— Begin DATA FOR PROCESSING —

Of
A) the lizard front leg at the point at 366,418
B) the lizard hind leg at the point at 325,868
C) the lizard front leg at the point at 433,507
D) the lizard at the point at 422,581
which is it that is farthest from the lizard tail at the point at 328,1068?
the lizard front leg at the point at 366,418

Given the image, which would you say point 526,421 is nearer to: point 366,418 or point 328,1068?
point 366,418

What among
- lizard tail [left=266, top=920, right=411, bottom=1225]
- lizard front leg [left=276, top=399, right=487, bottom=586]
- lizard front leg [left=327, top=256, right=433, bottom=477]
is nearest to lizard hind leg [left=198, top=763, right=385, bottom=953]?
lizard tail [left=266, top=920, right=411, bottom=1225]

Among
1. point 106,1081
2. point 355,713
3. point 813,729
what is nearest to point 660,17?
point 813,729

— End DATA FOR PROCESSING —
— Begin DATA FOR PROCESSING —

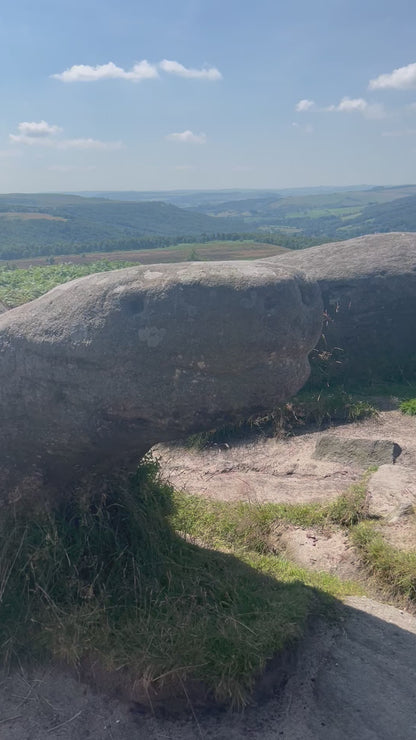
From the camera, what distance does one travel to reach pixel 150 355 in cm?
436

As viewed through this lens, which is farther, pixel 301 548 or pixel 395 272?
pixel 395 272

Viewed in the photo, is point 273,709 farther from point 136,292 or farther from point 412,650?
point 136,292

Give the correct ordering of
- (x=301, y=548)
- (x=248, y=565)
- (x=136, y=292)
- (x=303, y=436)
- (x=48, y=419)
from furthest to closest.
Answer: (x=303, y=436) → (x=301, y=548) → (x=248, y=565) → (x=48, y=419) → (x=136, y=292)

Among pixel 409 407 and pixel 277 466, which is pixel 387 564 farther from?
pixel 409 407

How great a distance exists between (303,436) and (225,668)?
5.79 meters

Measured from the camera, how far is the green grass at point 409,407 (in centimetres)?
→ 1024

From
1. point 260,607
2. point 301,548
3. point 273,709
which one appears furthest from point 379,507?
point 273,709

— End DATA FOR PROCESSING —

- _EXERCISE INSTRUCTIONS_: Which lines of the material contain the string "left"? List every such line in full, with case counting toward a match.

- _RESPONSE FOR THIS EXERCISE_:
- lizard tail [left=266, top=920, right=411, bottom=1225]
- lizard front leg [left=276, top=399, right=487, bottom=586]
- lizard front leg [left=327, top=256, right=433, bottom=477]
is nearest to lizard hind leg [left=198, top=763, right=385, bottom=953]?
lizard tail [left=266, top=920, right=411, bottom=1225]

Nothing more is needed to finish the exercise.